Entonces Pilato tomó a Jesús y lo azotó. Los soldados tejieron una corona de espinas y se la pusieron sobre la cabeza. Lo revistieron con un manto púrpura, y acercándose, le decían: “¡Salud, rey de los judíos!”. Y lo abofeteaban. Pilato volvió a salir y les dijo: “Miren, lo traigo afuera para que sepan que no encuentro en él ningún motivo de condena”. Jesús salió, llevando la corona de espinas y el manto púrpura. Pilato les dijo: “¡Aquí tienen al hombre!”. Cuando los sumos sacerdotes y los guardias lo vieron, gritaron: “¡Crucifícalo! ¡Crucifícalo!”. Pilato les dijo: “Tómenlo ustedes y crucifíquenlo. Yo no encuentro en él ningún motivo para condenarlo”. Los judíos respondieron: “Nosotros tenemos una Ley, y según esa Ley debe morir porque él pretende ser Hijo de Dios”. Al oír estas palabras, Pilato se alarmó más todavía. Volvió a entrar en el pretorio y preguntó a Jesús: “¿De dónde eres tú?”. Pero Jesús no le respondió nada.
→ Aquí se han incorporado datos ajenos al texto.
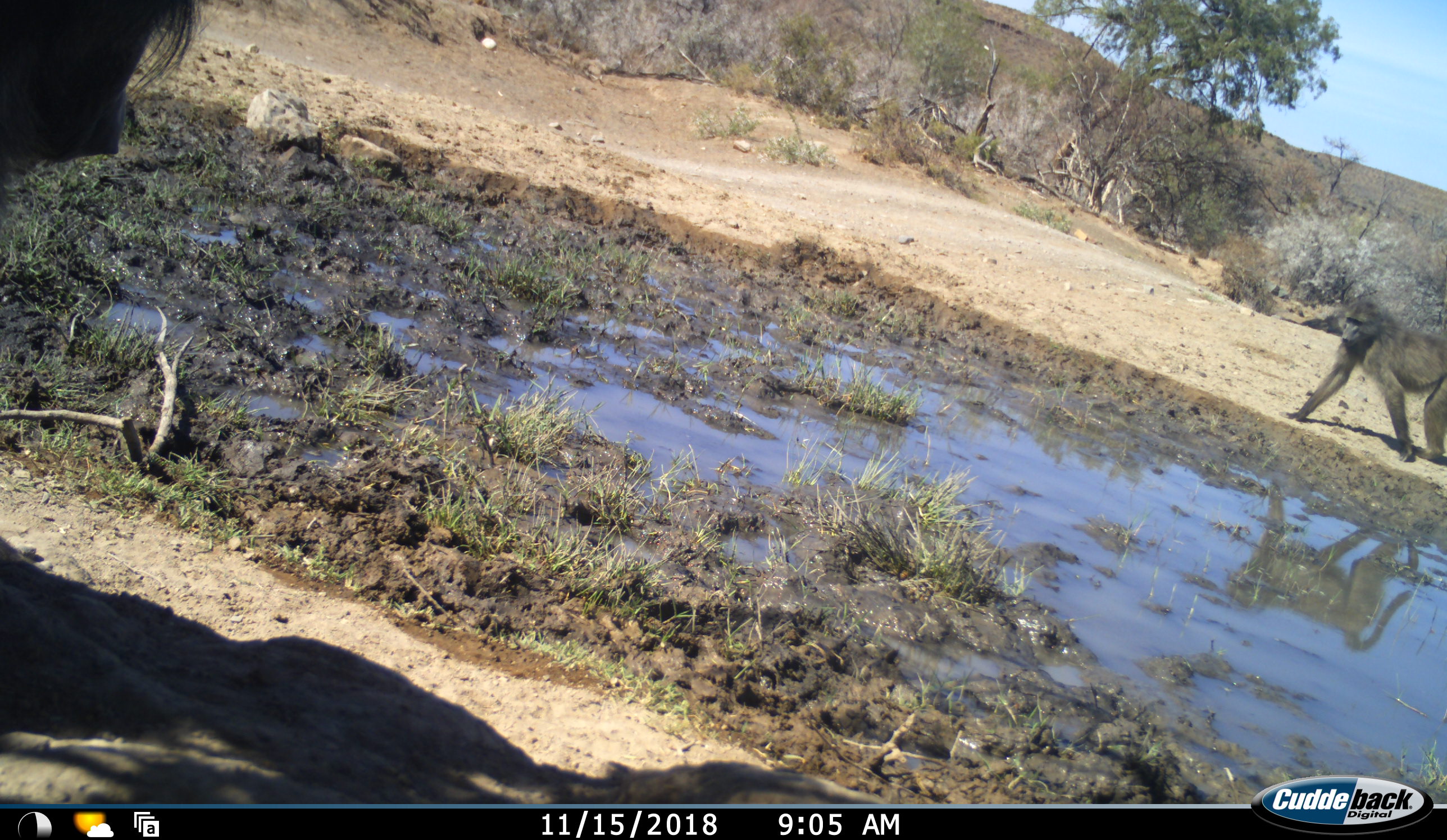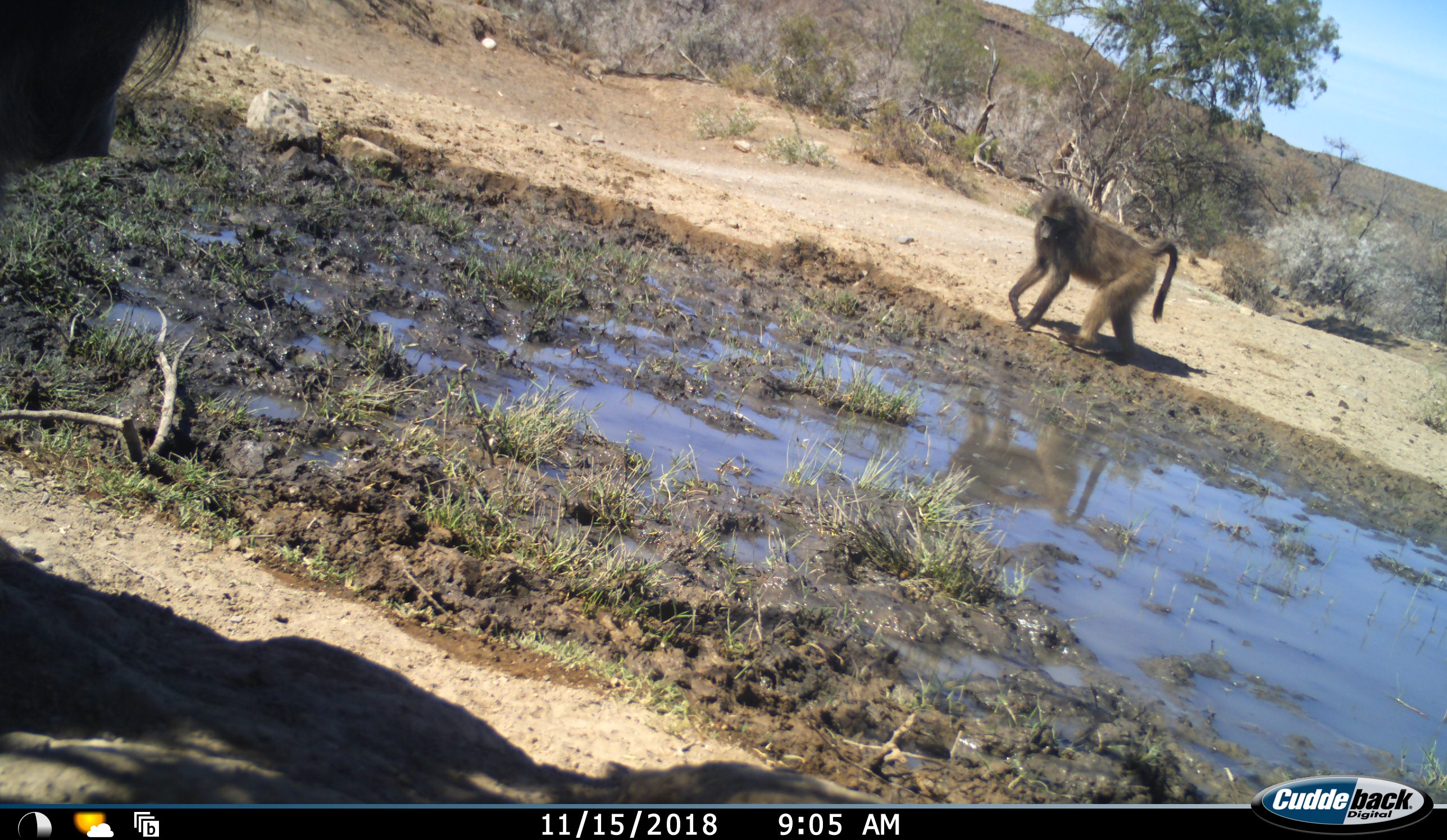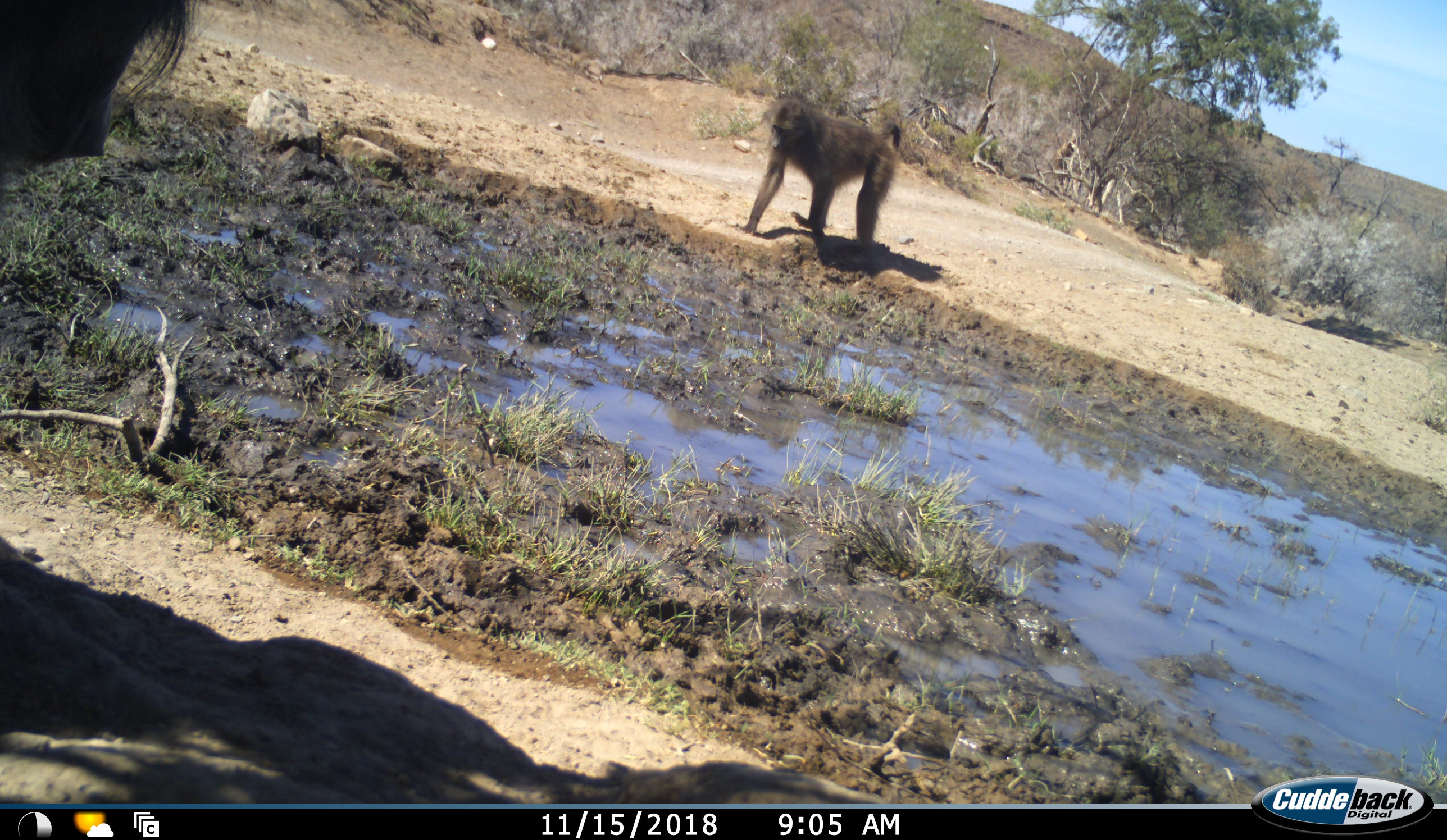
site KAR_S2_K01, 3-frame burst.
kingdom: Animalia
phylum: Chordata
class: Mammalia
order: Primates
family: Cercopithecidae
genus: Papio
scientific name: Papio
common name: baboon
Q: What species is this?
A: Baboon (Papio).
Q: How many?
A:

Pilato le dijo: “¿No quieres hablarme? ¿No sabes que tengo autoridad para soltarte y también para crucificarte?”. Jesús le respondió: “Tú no tendrías sobre mí ninguna autoridad, si esta ocasión no la hubieras recibido de lo alto. Por eso, el que me ha entregado a ti ha cometido un pecado más grave”.
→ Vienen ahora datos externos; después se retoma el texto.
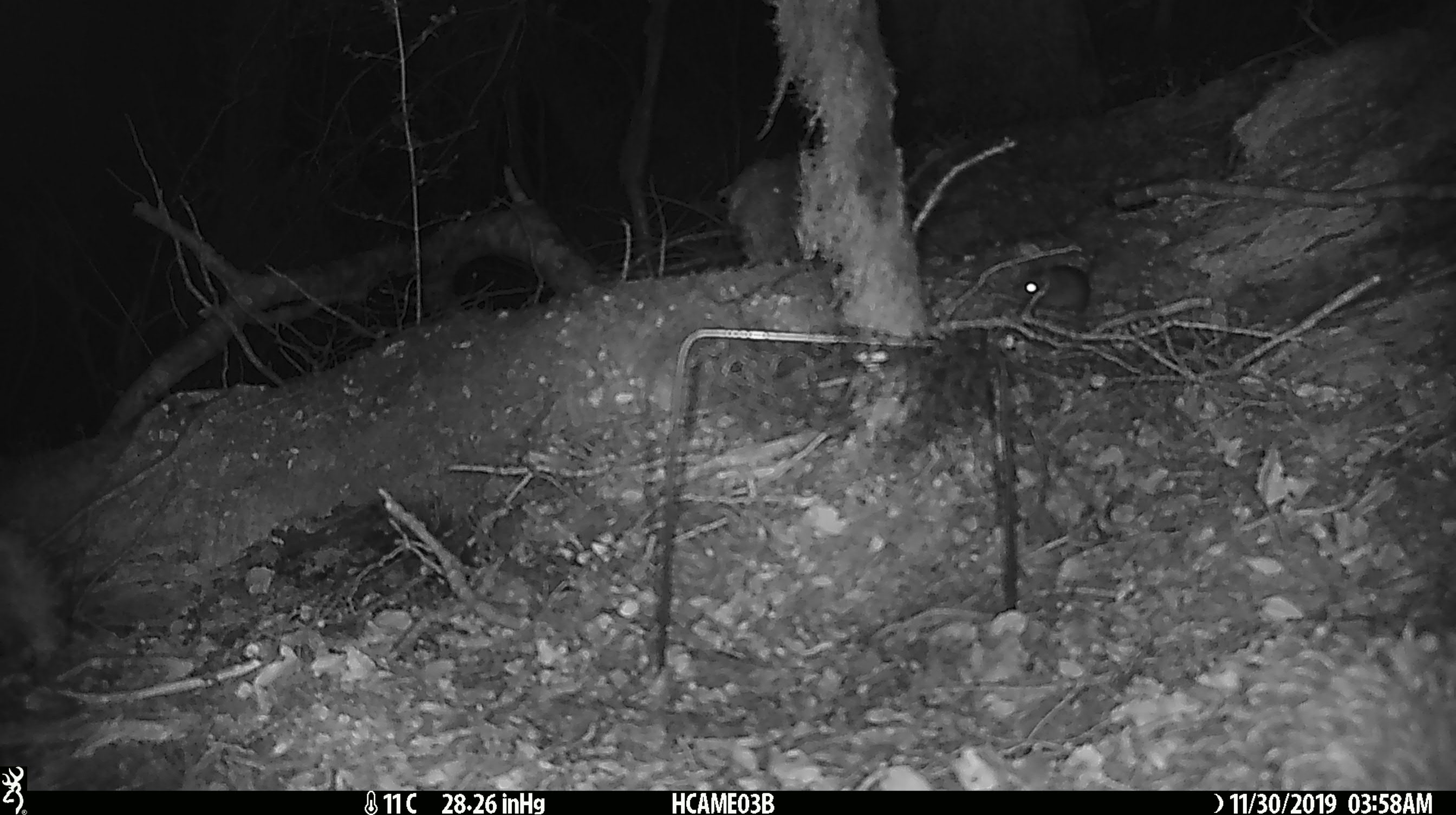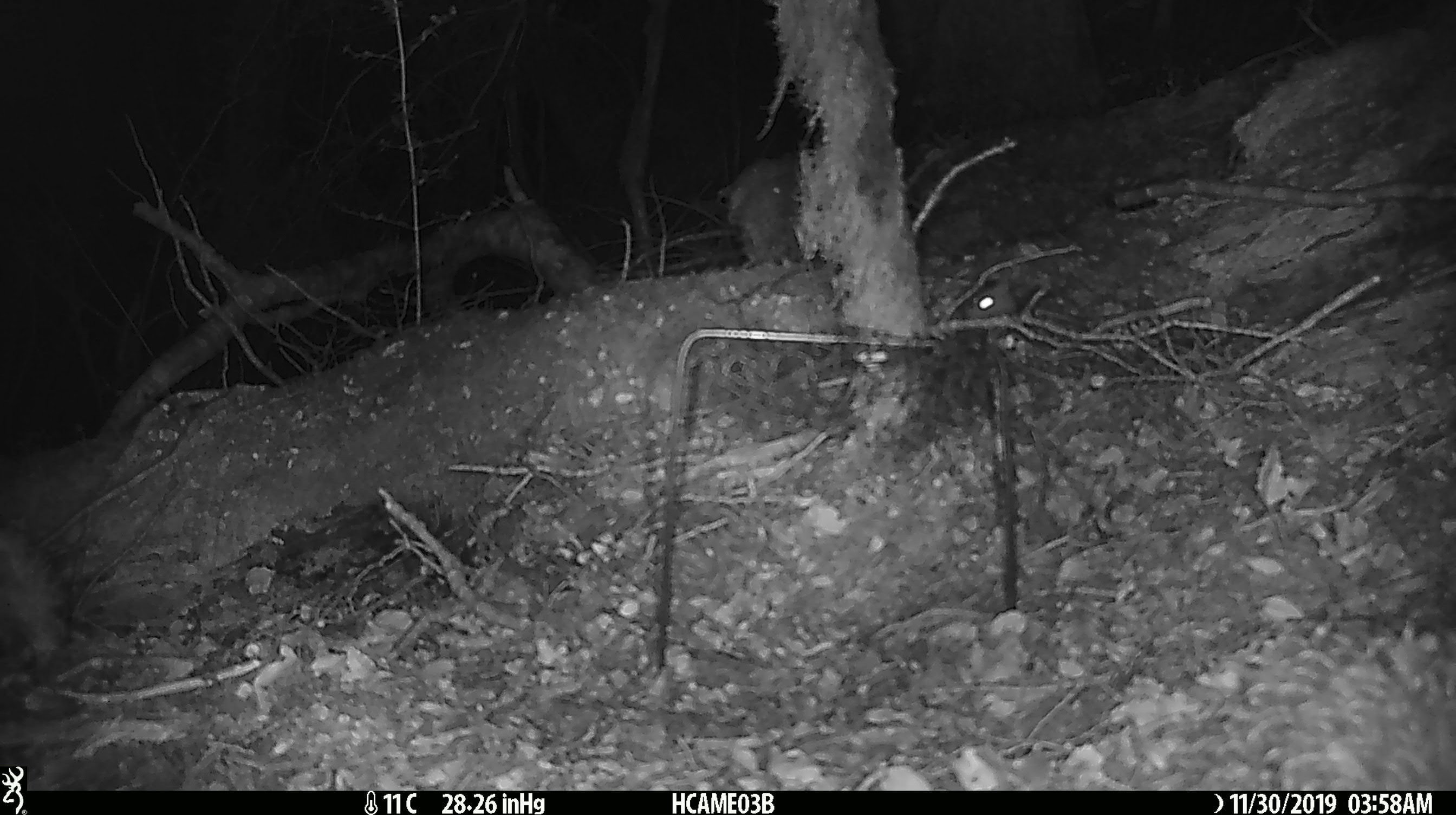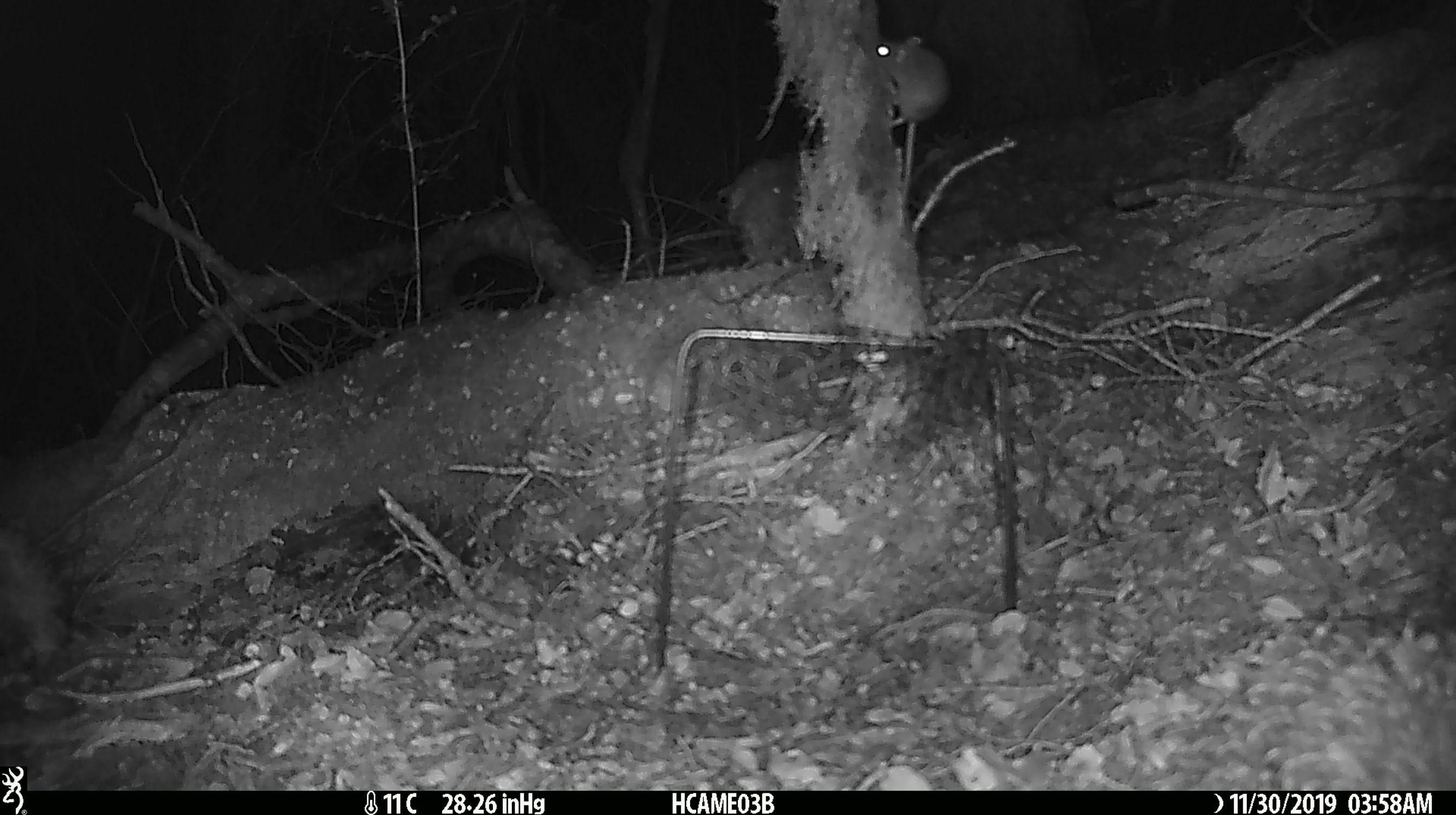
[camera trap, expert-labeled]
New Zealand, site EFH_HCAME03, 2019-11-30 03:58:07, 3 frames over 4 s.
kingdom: Animalia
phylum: Chordata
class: Mammalia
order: Rodentia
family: Muridae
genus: Mus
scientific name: Mus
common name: mouse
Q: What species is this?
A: Mouse (Mus).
Desde ese momento, Pilato trataba de ponerlo en libertad. Pero los judíos gritaban: “Si lo sueltas, no eres amigo del César, porque el que se hace rey se opone al César”. Al oír esto, Pilato sacó afuera a Jesús y lo hizo sentar sobre un estrado, en el lugar llamado “el Empedrado”, en hebreo, “Gábata”. Era el día de la Preparación de la Pascua, alrededor del mediodía. Pilato dijo a los judíos: “Aquí tienen a su rey”. Ellos vociferaban: “¡Sácalo! ¡Sácalo! ¡Crucifícalo!”. Pilato les dijo: “¿Voy a crucificar a su rey?”. Los sumos sacerdotes respondieron: “No tenemos otro rey que el César”. Entonces Pilato se lo entregó para que lo crucificaran, y ellos se lo llevaron.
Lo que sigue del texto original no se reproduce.